IndicNLG suite is a collection of datasets for benchmarking Natural Language Generation (NLG) for 11 Indic languages spanning five diverse NLG tasks. The datasets were created using a combination of crawling websites, machine translation, n-gram count and regular expression based cleaning . Overall, the suite contains about 8.5M examples across all languages and tasks and is the largest multilingual NLG dataset to date as well as the first of its kind for Indic languages. You can use these datasets to benchmark your own NLG systems.

  • Supported languages: Assamese, Bengali, Gujarati, Hindi, Marathi, Odiya, Punjabi, Kannada, Malayalam, Tamil, and Telugu.
  • Supported NLG tasks and datasets: Biography generation using Wikipedia infoboxes (WikiBio), news headline generation, sentence summarization, question generation and paraphrase generation.
  • Datasets are available in json file and HuggingFace format.

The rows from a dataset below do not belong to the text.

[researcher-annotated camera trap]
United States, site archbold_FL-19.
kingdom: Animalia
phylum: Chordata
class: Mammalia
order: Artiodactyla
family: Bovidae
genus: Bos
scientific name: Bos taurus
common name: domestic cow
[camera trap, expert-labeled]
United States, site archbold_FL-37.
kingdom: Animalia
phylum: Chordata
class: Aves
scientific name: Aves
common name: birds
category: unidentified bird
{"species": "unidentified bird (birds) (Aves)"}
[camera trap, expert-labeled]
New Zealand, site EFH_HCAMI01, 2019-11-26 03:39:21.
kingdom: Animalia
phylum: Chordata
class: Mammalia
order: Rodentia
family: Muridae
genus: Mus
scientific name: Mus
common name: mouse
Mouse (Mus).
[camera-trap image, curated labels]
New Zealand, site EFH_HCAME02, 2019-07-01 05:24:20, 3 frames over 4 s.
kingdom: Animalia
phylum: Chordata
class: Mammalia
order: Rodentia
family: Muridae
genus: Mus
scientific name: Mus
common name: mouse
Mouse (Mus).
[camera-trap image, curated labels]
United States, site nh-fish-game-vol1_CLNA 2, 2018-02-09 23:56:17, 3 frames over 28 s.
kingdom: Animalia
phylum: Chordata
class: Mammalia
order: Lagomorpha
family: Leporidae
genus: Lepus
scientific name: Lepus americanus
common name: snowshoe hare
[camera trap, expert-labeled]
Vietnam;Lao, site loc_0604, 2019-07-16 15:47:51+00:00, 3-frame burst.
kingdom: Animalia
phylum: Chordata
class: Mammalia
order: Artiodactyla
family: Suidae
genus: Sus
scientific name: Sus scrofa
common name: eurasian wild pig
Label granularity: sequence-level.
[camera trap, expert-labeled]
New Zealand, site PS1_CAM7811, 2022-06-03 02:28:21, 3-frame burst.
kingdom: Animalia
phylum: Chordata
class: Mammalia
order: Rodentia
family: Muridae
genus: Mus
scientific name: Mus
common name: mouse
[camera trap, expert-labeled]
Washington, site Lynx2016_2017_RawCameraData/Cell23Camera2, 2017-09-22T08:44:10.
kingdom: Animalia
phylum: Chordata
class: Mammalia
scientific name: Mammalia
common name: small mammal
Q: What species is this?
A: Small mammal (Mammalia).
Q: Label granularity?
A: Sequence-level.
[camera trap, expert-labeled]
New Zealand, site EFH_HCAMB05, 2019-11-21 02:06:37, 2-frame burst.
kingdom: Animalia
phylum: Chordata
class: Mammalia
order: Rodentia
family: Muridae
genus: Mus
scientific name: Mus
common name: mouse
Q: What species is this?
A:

You can read more about IndicNLGSuite in this paper. We have benchmarked our own monolingual and multilingual models based on IndicBART and found that our models perform at par with or are better than baseline models such as mT5.

Downloads

The datasets and models are available on HuggingFace

Task Dataset Model
Biography Generation IndicWikiBio Coming Soon
Headline Generation IndicHeadlineGeneration Coming Soon
Sentence Summarization IndicSentenceSummarization Coming Soon
Paraphrase Generation IndicParaphrase Coming Soon
Question Generation IndicQuestionGeneration Coming Soon

IndicBART fine-tuning and decoding

  • Follow the setup instructions here.
    • We use the YANMTT toolkit for fine-tuning IndicBART.
  • Extract the input and target text from the jsonl format files or HuggingFace format files.
    • For question generation, concatenate the question and context into a single line.
    • Convert the scripts in the extracted files into Devanagari using the Indic Script Converter.
  • Here is a command for fine-tuning IndicBART for summarization.
    • The correct input and output file paths should be provided.
    • Use appropriate hyperparameters according the paper.
  • Decode the test set using the fine-tuned model after modifying this command.
    • Map the output to the original script using the script converter.
  • Alternatively: IndicBART is uploaded to HuggingFace hub here.
    • Modify the HuggingFace summarization script to use the IndicBART model.
    • This script can use the json as well as HuggingFace format files.
    • Ensure that script mapping is done before training and after decoding.

Contributors

  • Aman Kumar
  • Prachi Sahu
  • Himani Shrotriya
  • Raj Dabre
  • Ratish Puduppully
  • Anoop Kunchukuttan
  • Amogh Mishra
  • Mitesh M. Khapra
  • Pratyush Kumar

Citing

If you use IndicNLG Suite, please cite the following paper:

@misc{kumar2022indicnlg,
      title={IndicNLG Suite: Multilingual Datasets for Diverse NLG Tasks in Indic Languages}, 
      author={Aman Kumar and Himani Shrotriya and Prachi Sahu and Raj Dabre and Ratish Puduppully and Anoop Kunchukuttan and Amogh Mishra and Mitesh M. Khapra and Pratyush Kumar},
      year={2022},
      eprint={2203.05437},
      archivePrefix={arXiv},
      primaryClass={cs.CL}
}   

License

Datasets

Different datasets are released under different licenses

Creative Commons License

IndicHeadlineGeneration, IndicSentenceSummarization and IndicParaphrase are licensed under a Creative Commons Attribution-NonCommercial 4.0 International License.

Creative Commons License
IndicWikiBio and IndicQuestionGeneration are licensed under a Creative Commons Attribution-ShareAlike 4.0 International License.

Models

All models are released under the MIT license.